One of the enigmas of 2008 was the performance of Heikki Kovalainen. Hired by McLaren as a diplomatic team mate for Lewis Hamilton, he fitted in quickly and struck up an excellent rapport with the team, especially the boss Martin Whitmarsh. His contribution and team ethic surprised many people at McLaren and made them ask for more from Lewis. Heikki thinks of things many other drivers don’t think about, not for selfish reasons, like a Schumacher or a Senna, but trying to be helpful to the team. They love him.

But in being unselfish he didn’t get the balance right in his own performance this season. He’s definitely quick and when you adjust for the fuel loads in qualifying, was often as fast as Lewis, but by carrying a bit more fuel than his team mate, he then found himself behind BMWs and the off Renault on the grid and then couldn’t exploit the pace of the McLaren in the opening stint.
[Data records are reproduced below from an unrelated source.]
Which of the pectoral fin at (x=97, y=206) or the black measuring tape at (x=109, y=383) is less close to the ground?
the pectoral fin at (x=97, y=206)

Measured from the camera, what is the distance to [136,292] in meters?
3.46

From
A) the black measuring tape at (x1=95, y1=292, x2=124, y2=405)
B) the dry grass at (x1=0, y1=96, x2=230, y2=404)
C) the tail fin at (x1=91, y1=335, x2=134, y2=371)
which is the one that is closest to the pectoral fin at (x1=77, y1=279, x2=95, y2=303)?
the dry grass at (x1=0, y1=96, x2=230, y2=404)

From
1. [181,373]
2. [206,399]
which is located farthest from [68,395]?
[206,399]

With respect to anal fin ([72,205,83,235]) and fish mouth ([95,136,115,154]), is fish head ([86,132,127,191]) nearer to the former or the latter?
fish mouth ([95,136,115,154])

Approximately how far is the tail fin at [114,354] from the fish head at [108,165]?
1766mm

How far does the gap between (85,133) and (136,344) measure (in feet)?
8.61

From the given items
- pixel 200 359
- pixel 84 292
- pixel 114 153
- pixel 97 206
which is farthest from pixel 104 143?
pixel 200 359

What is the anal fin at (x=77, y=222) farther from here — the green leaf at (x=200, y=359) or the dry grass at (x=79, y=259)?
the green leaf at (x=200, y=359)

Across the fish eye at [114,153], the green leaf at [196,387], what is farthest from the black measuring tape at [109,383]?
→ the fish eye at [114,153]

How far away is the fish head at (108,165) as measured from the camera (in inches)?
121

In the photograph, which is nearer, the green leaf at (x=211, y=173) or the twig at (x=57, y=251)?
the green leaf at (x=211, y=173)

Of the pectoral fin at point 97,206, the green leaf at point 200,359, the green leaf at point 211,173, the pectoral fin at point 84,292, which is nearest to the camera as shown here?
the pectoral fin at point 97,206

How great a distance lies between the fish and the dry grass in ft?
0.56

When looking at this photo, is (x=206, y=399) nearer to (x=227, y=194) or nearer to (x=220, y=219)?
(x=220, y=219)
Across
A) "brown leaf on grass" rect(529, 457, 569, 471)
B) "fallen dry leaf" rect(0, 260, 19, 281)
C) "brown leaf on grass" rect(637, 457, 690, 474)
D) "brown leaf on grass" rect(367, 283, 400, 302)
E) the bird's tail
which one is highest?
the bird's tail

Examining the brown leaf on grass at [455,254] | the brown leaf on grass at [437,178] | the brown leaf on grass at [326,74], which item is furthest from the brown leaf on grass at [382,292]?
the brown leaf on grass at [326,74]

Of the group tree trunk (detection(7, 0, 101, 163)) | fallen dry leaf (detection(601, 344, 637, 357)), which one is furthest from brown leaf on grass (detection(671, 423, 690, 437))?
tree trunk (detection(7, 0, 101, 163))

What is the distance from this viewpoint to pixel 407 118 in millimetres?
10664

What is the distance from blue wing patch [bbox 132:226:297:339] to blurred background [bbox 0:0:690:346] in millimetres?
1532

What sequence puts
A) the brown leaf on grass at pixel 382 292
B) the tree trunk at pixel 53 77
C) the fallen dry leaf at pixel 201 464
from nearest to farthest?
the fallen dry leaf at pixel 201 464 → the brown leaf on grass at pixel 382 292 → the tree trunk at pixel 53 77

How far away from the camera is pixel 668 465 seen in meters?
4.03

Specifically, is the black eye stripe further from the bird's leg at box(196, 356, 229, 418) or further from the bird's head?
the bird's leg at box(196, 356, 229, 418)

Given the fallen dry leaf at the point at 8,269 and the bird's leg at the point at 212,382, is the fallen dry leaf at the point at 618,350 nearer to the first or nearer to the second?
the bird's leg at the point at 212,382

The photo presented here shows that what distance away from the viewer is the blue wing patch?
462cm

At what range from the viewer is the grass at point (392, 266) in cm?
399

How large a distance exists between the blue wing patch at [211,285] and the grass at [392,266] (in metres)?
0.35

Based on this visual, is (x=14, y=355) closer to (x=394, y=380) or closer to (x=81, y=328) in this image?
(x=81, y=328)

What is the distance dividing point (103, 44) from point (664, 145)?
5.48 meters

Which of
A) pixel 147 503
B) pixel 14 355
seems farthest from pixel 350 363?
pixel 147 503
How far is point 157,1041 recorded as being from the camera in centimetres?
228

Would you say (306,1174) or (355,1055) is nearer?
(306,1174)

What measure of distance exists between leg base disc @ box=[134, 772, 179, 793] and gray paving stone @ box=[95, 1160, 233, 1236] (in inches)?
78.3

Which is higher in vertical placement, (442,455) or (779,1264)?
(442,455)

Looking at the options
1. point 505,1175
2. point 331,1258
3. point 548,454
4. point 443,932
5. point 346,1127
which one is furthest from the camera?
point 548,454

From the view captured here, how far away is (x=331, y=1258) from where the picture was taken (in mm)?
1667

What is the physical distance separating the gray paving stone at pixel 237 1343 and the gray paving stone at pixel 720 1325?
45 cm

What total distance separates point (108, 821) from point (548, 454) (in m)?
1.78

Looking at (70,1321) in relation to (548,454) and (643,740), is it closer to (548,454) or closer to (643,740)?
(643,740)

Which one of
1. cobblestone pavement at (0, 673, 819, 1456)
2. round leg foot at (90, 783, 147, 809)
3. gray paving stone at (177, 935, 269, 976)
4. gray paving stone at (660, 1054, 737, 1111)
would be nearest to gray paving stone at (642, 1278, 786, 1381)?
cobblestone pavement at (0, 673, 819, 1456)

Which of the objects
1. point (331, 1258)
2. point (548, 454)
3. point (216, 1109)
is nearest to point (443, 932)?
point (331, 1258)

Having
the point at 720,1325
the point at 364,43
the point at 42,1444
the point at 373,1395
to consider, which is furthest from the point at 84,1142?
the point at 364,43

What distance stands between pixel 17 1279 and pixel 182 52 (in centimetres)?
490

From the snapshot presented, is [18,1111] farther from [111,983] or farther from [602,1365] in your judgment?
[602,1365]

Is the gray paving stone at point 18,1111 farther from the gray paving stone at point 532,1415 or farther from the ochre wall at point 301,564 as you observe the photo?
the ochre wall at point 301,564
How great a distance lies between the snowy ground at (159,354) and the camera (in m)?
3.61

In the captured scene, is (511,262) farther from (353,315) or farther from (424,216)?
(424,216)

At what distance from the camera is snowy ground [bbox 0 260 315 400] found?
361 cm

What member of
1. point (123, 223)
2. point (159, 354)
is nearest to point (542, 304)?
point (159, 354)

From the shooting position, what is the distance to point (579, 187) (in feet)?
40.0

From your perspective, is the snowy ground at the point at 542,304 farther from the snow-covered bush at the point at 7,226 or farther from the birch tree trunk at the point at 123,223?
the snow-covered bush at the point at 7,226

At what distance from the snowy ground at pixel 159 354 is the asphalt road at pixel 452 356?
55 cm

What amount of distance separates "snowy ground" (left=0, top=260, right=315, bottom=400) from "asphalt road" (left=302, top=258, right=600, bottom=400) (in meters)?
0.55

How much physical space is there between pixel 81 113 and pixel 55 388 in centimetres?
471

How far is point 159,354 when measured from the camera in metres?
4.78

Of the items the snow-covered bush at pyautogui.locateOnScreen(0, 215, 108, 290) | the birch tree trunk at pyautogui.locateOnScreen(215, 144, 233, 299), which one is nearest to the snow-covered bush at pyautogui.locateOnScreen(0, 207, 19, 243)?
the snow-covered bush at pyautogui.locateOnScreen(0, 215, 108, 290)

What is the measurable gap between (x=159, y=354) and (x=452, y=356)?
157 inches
So he often fell behind.

However he still have fast enough car to deal with that problem and the fact that more often than not he failed to deal with it, indicates a lack of killer instinct, which ties in with this unselfish team player mentality. Even when running in clear air his race pace could be strangely weak, so that is the key area he will be working on for next season. Renault engineers say he’s definitely got it, but he’s struggled to deliver it consistently.

He did his job this year, he backed up Lewis, didn’t make waves and got himself a win. I expect him to have a much stronger year next year and be consistently on the podium, but that streak of unselfishness is always going to count against him when up against the warriors at the front, like Hamilton, Raikkonen, Alonso and Kubica.